Further research is needed to establish whether there is a link between normal-weight central obesity and mortality in this population. Interventions aimed at battling this high risk group of normal-weight individuals with high levels of central adiposity must include an educational component aimed at debunking beliefs around the risks associated with central obesity even among people who do not appear to be carrying excess weight, and should target women, older-age persons, and include a component that seeks to reduce the risks related with full-time employment, possibly due to sedentary lifestyles.

Ethics and consent

The study protocol was reviewed and approved by the Human Research Ethics Committee (Medical) of the University of the Witwatersrand (Wits), (M121029) and the AMREF-Health Ethics and Scientific Review Committee in Kenya (P114/2014). Verbal consent was sought and only those who accepted to participate were invited to the study site. All eligible participants gave informed written consent before interview and examination.

Paper context

Obesity is a key risk factor for many non-communicable diseases and it is becoming a growing threat in low and middle-income countries. Recent evidence shows that normal-weight central obesity is associated with higher mortality than general obesity as defined by body mass index (BMI) only. However, this evidence is lacking in resource limited slum settings in sub-Saharan Africa. Therefore, the results of this study are important in guiding interventions aimed at battling normal-weight central obesity.

Acknowledgments

We would like to thank all the individuals and organizations that provided technical support for the design and implementation of the main survey. Investigators responsible for the conception and design of the AWI-Gen study include the following Michèle Ramsay (PI, Wits), Osman Sankoh (co-PI, INDEPTH), Stephen Tollman and Kathleen Kahn (Agincourt PI), Marianne Alberts (Dikgale PI), Catherine Kyobutungi (Nairobi PI), Halidou Tinto (Nanoro PI), Abraham Oduro (Navrongo PI), Shane Norris (Soweto PI), and Scott Hazelhurst, Nigel Crowther, Himla Soodyall and Zane Lombard (Wits). We would like to acknowledge each of the following investigators for the significant contributions to this research, mentioned according to affiliation are Wits AWI-Gen Collaborative Centre - Stuart Ali, Ananyo Choudhury, Scott Hazelhurst, Freedom Mukomana, Cassandra Soo; Soweto (DPHRU): Nomses Baloyi, Yusuf Guman, and Lisa Micklesfield.
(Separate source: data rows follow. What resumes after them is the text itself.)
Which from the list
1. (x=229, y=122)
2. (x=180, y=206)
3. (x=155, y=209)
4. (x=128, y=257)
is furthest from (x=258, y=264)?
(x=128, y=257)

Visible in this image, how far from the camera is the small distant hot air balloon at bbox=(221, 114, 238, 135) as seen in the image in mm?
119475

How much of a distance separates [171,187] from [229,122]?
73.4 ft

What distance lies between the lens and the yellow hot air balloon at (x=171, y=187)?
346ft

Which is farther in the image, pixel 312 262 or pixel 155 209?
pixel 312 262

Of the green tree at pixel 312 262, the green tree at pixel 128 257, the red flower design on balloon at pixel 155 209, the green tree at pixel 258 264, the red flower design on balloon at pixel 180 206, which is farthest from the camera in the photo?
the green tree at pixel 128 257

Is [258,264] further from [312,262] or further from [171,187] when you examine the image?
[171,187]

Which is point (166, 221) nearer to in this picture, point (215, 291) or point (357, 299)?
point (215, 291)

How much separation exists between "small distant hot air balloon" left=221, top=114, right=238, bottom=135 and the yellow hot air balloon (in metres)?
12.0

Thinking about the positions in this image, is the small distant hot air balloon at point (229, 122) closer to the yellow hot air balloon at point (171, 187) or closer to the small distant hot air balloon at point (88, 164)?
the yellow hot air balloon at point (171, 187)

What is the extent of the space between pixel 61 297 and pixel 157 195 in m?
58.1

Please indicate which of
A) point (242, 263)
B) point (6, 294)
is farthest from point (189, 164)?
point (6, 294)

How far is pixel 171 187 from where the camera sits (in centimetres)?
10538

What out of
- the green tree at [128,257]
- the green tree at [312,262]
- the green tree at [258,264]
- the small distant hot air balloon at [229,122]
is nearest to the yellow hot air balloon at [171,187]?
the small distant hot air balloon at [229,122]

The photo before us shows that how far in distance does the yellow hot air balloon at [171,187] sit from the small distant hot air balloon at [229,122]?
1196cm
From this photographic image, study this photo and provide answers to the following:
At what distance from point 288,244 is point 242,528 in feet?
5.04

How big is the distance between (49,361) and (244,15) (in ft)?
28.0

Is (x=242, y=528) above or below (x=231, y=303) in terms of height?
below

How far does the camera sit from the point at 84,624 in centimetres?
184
The authors would like to thank the study participants for their time and the field team and other staff that contributed to the data collection.

Disclosure statement

No potential conflict of interest was reported by the authors.

Additional information

Funding

The AWI-Gen Collaborative Centre is funded by the National Human Genome Research Institute (NHGRI), the Eunice Kennedy Shriver National Institute of Child Health & Human Development (NICHD) and Office of the Director (OD) of the National Institutes of Health (NIH) of the USA under award number U54HG006938, as part of the H3Africa Consortium. This paper describes the views of the authors and does not necessarily represent the official views of the National Institutes of Health. The funding body had no role in the design, data collection, analysis and interpretation of data and in writing the manuscript.

Notes on contributors

Shukri F. Mohamed

SFM and TNH conceived the study, developed the analysis plan, conducted the literature review and analysis, and wrote the first draft manuscript. TNH, CKW, SKM, and CK reviewed the draft manuscript, provided substantial inputs, critical comments and suggested additional analyses. SFM finalized the manuscript which was subsequently approved by all authors.